* start Supplied records *

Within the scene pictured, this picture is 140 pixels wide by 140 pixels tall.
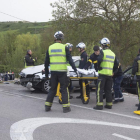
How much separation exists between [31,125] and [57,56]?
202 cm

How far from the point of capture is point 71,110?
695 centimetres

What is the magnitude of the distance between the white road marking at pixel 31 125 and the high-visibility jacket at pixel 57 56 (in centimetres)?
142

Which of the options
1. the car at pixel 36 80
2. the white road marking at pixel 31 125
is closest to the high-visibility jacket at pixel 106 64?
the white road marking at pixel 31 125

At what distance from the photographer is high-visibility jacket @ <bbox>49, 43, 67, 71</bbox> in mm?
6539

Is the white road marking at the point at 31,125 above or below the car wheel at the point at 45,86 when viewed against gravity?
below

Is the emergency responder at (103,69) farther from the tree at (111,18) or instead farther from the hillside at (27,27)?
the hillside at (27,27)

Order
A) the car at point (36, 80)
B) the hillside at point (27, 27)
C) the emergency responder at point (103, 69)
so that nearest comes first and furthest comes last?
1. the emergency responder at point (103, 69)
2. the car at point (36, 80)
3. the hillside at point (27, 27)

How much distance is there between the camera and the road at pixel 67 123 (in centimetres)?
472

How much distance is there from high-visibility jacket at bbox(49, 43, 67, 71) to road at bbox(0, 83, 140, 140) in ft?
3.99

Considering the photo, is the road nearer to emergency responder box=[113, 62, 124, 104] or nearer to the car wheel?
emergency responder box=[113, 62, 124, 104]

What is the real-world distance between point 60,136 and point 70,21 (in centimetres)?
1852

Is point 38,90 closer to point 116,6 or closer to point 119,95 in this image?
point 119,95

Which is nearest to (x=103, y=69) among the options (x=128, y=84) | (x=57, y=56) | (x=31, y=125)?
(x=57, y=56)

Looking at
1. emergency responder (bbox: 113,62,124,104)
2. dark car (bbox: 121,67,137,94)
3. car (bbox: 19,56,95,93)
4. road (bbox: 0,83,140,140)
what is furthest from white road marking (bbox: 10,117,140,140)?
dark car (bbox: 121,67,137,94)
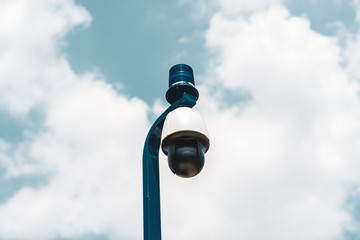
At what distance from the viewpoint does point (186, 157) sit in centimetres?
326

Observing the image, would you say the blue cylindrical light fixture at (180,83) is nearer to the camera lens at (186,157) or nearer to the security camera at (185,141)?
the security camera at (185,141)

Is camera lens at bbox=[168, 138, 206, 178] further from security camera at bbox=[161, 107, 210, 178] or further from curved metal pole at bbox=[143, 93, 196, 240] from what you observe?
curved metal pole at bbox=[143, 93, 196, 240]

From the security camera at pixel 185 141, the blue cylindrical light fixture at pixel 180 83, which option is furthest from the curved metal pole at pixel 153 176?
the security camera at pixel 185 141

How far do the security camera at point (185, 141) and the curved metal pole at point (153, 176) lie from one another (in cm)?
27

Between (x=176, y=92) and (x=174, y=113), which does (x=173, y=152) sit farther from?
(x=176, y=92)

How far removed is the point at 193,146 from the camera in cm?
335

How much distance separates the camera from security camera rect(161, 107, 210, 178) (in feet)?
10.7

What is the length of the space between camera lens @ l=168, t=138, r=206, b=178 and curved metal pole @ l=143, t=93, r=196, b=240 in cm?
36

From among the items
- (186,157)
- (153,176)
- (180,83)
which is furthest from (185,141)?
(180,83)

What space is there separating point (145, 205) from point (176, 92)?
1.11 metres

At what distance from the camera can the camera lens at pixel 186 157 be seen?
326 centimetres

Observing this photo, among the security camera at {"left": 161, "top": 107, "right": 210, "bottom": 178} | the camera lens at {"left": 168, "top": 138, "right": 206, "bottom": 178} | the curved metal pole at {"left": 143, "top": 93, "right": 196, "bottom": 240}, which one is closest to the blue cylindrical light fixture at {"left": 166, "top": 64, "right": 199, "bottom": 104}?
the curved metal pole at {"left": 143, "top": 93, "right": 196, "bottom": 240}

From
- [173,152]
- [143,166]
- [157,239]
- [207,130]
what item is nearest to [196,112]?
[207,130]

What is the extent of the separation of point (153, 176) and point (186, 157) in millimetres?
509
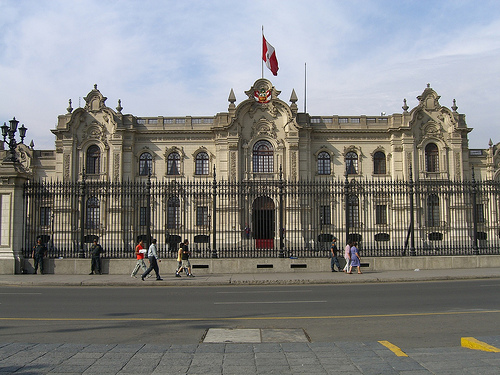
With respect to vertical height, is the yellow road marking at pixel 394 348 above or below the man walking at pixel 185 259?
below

* end Supplied records *

| Requirements |
Reproduce the items above from their first line through the line that contains "695 centimetres", including both ends, and omit the pictures from your reply.

| Correct result |
Within the scene pictured, this picture is 140 pixels wide by 140 pixels tall.
How much separation exists between [31,125] and [57,56]?
202 cm

How far from the point of capture is point 71,110?
695 centimetres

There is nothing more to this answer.